Andrew Keen: The Internet is Not the Answer
Andrew Keen is out with his new book, where much of his previous argumentation is bound together in a voice more persuasive and harsh than before — so, before anything else is said; this is a book to read and think seriously about. Keen, known to many as THE Internet contrarian, argues very convincingly how the Internet creates more problems than it solves, eradicates more jobs than it creates and portends to be a device for more openness and transparency when in fact it is the opposite. It´s time to wake up, he concludes. And it´s a wake-up call bolstered with a richness of sources, stories and reflections that compels any serious intellectual to either agree or disagree. There is little room left in the middle for the comfortably complacent.
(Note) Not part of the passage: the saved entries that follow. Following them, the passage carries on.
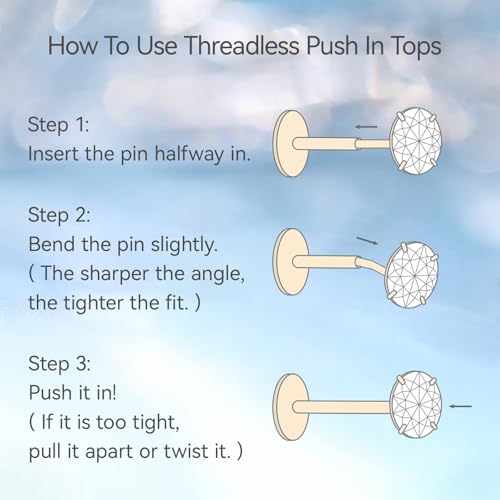 How To Use Threadless Push In Tops

Step 1:
Insert the pin halfway in.

Step 2:
Bend the pin slightly.
( The sharper the angle, the tighter the fit. )

Step 3:
Push it in!
( If it is too tight, pull it apart or twist it. )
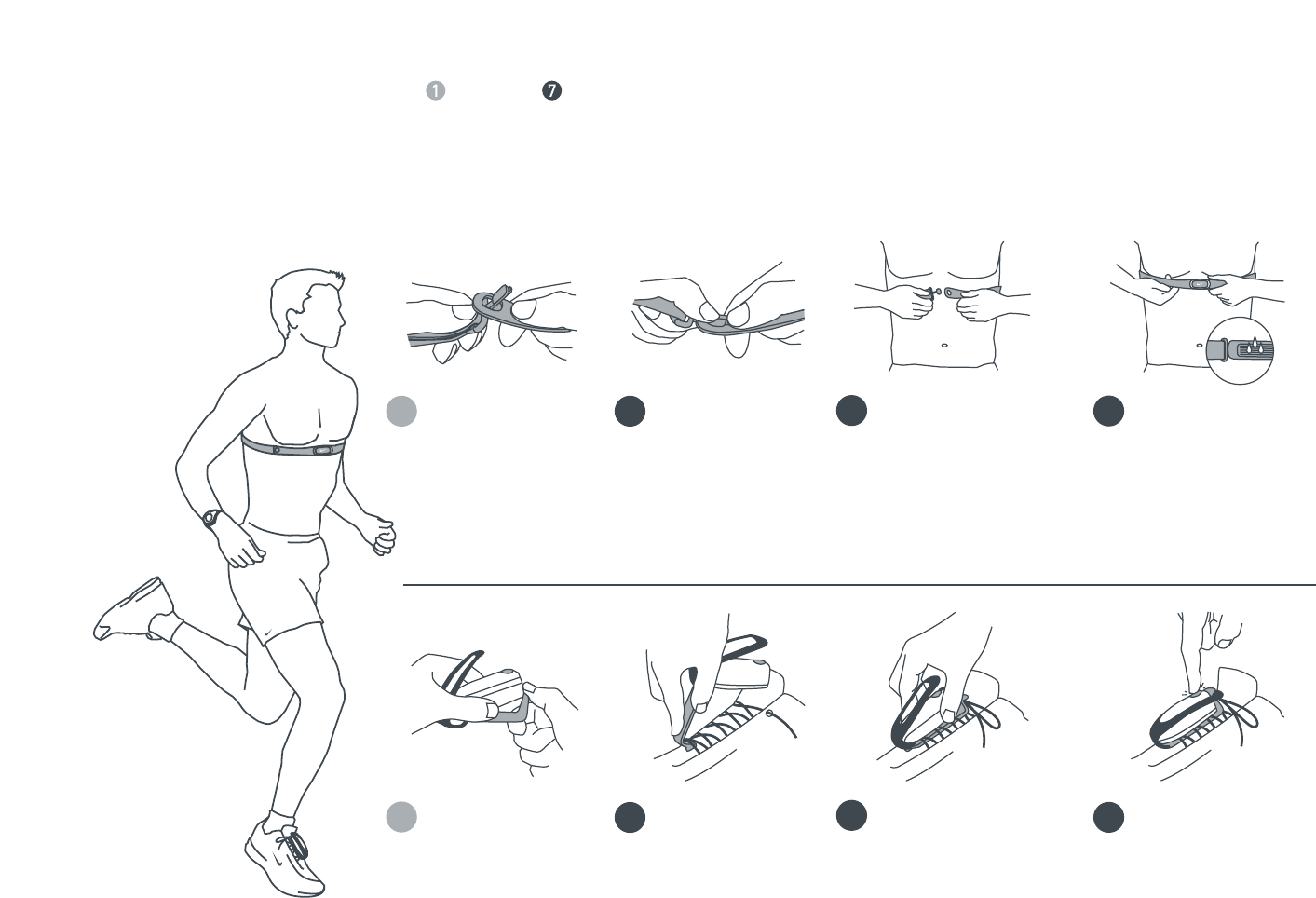 1 7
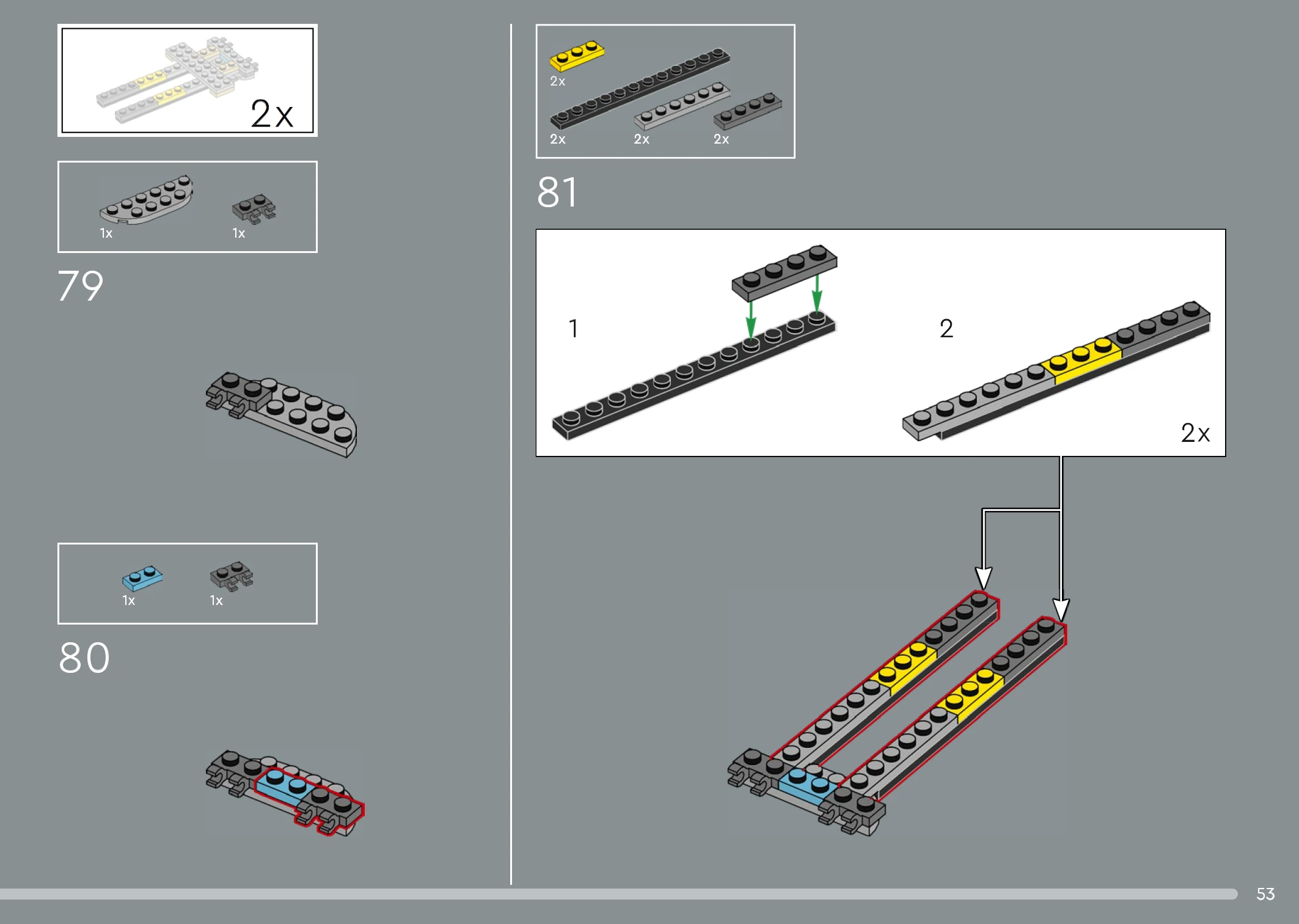 2x

1x
1x

79

1x
1x

80

2x

2x
2x
2x

81

1

2

2x

53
Here is a note from The Guardian to set this blog post on a track. More will be added. Here is also a 1 hour interview or conversation from Triangulation 183. It is a new website to me, but the interview is quite decent.
From The Guardian
The internet that we use today was switched on in January 1983, and for its first 10 years was almost exclusively the preserve of academic researchers, which meant that cyberspace evolved as a parallel, utopian universe in which the norms of “meatspace” (John Perry Barlow’s term for the real, physical world) did not apply. In fact, for most of the first two decades, the real world remained blissfully unaware of the existence of the virtual one.
And then Tim Berners-Lee invented the web, and in 1993 Marc Andreessen released Mosaic, the first graphical browser, and suddenly the real world realised what the internet was and, more importantly, what it could do. What happened next was, with hindsight, predictable, though relatively few people spotted it at the time. It was later summed up by John Doerr, a Silicon Valley venture capitalist, as “the greatest legal accumulation of wealth in history”. More succinctly you could say that what happened was that Wall Street moved west.
Andrew Keen – like many who were involved in the net in the early days – started out as an internet evangelist. In the 1990s he founded a startup in the Bay Area and drank the Kool-Aid that fuelled the first internet bubble. But he saw the light before many of us, and rapidly established himself as one of the net’s early contrarians.